W spotkaniu uczestniczyły także przedstawicielki departamentów zajmujących się funduszami unijnymi: Magdalena Raczkowska i Wioletta Dąbrowska. Emilia Malinowska, dyrektor Departamentu Innowacji i Przedsiębiorczości, opowiedziała o możliwościach wsparcia, jakie oferują fundusze europejskie dla mikro, małych i średnich przedsiębiorstw w regionie.
– Środki europejskie mogą być skierowane na wsparcie rozwoju firm, tworzenie nowych produktów, a także na działalność badawczo-rozwojową dużych firm – wyjaśniała Emilia Malinowska. – Możliwości jest wiele, od preferencyjnych pożyczek po dotacje na innowacje.
Karolina Perkowska poruszyła temat kształcenia dualnego, które pozwala uczniom łączyć naukę w szkole branżowej z praktycznym kształceniem w zakładach pracy.
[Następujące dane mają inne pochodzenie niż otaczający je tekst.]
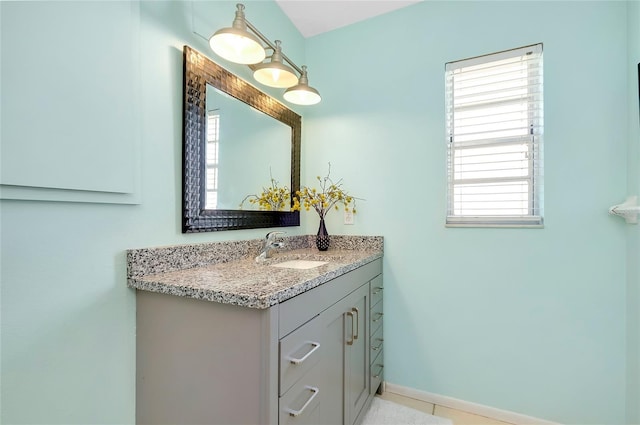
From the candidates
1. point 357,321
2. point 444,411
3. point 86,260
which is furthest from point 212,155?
point 444,411

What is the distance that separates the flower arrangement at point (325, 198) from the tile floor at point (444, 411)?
1.26 m

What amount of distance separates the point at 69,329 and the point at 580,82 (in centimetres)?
251

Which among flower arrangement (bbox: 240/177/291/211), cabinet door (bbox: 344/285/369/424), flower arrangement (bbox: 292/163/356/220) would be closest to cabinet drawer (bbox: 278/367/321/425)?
cabinet door (bbox: 344/285/369/424)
Wiesława Burnos podkreśliła, że ten model kształcenia jest szansą na rozwój dla młodych ludzi oraz firm, które mogą zyskać dobrze wykwalifikowanych pracowników.
Łukasz Prokorym z Wiesławą Burnos odwiedzili także legendarną lodziarnię i cukiernię Stara Szkoła w Sokółce, która słynie z wyrobów o najwyższej jakości, opartych zarówno na lokalnych surowcach, jak i produktach sprowadzanych z różnych zakątków świata. Rodzinna firma zyskała miano kultowego miejsca na kulinarnej mapie regionu.
– Jesteśmy największą lodziarnią w Polsce – mówi właściciel, Andrzej Dutkowski. – W sezonie oferujemy aż 104 różne smaki lodów, każdy inny. Nasza oferta obejmuje także wyroby cukiernicze oraz kawę, którą sami wypalamy, a także czekoladę, którą wytwarzamy od ziarna kakaowca do gotowego produktu. Staramy się unikać jakichkolwiek komponentów przemysłowych, stawiając na rzemieślnicze podejście do naszych wyrobów.
Właściciel Starej Szkoły podkreślił również, że firma rozwija swoją działalność dzięki wsparciu z funduszy europejskich, co pozwoliło im na zakup nowoczesnych urządzeń do produkcji wyrobów cukierniczych.
– Bez tego wsparcia nie bylibyśmy w stanie nabyć takich maszyn. Oparliśmy się na technologii włoskiej, ale wykorzystując lokalne produkty – wyjaśniał właściciel lodziarni.
Wizyta marszałka zakończyła się spotkaniem w redakcji TV Sokółka, gdzie również dyskutowano na temat przyszłości regionu i wsparcia dla lokalnych inicjatyw.